There are a lot of unnecessary allocations in this code. Instead of writing to a temporary to hold our file data, why not just write directly to the file? Also, we can use D's ranges in order to remove concatenations of substrings:

import std.stdio;
import std.range;
import std.algorithm.iteration;

void main()
{
    auto f = File("name.txt");
    auto output = f.lockingTextWriter();

    auto user_input = readln();
    auto name = user_input.filter!(a => !a.isWhite);
    output.put(chain(
        name, "\n",
        name, "zxcvbnm\n",
        name, "qwerty\n"
    ));
}

Here, we're using string literals with chain to create a lazy range over already existing memory. As our code iterates over the chain, the chain struct handles giving the next character of each given substring.

Our user input has whitespace characters filtered out thanks to filter, and our affixes are stored in static memory, so we have allocated no new memory when we combine them with chain. This range is then written directly into the file using the OutputRange interface of lockingTextWriter, which is a common interface which allows any range to be written to it via a call to lockingTextWriter.put. The only memory allocates on the heap in this function is the new string returned from readln().

Now, because we're working with ranges of characters, lockingTextWriter must necessarily write one character at a time to the file.

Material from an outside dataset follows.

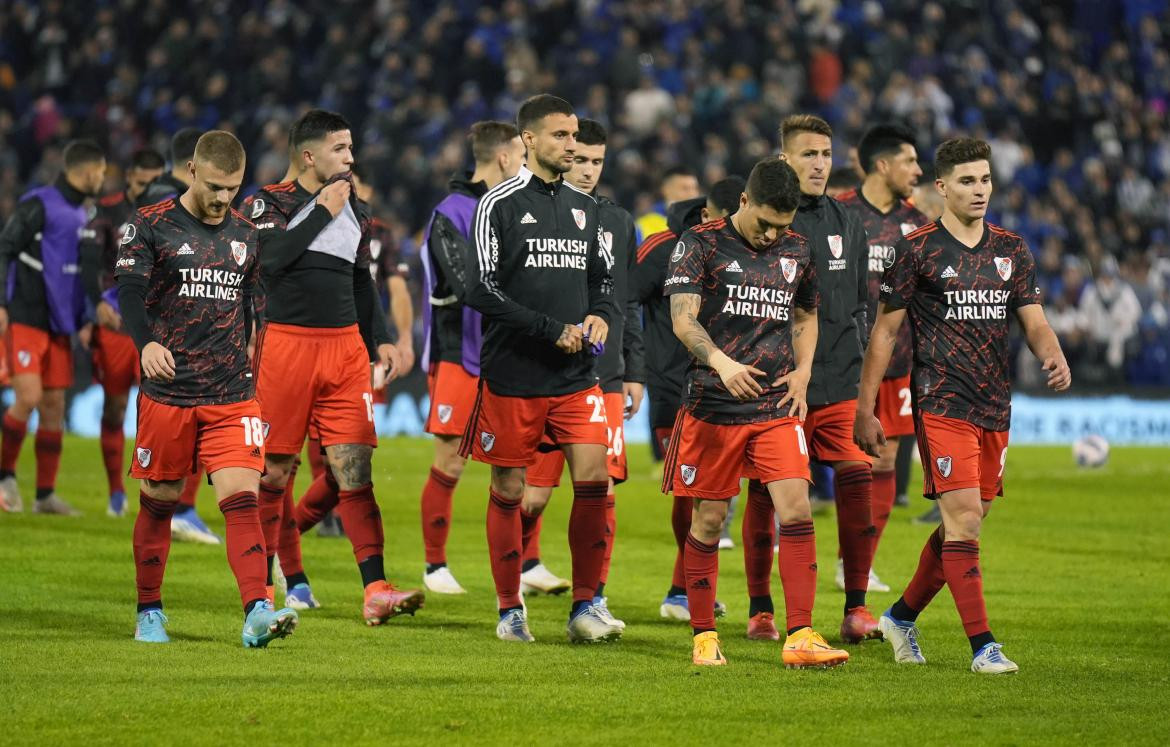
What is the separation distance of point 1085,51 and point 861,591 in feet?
77.5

In some performance benchmarks I wrote, I have seen no noticeable speed difference between writing to a buffer and then writing the entire thing at once, vs writing a character at a time.

Even type conversions can be non-allocating! Instead of allocating a new string to convert from an int, instead create a lazy range of characters:

foreach (i; 1 .. 1_000)
    output.put(chain(name, toChars(i), "\n"));

toChars provides a character range view over the int on the stack. So rather than needing to allocate a new string for the 500 ints, the already existing memory stack space and some extra for the toChars struct is all we need.

All in all, I'm very happy to see that D's range concept has practical benefits for projects other than code simplification.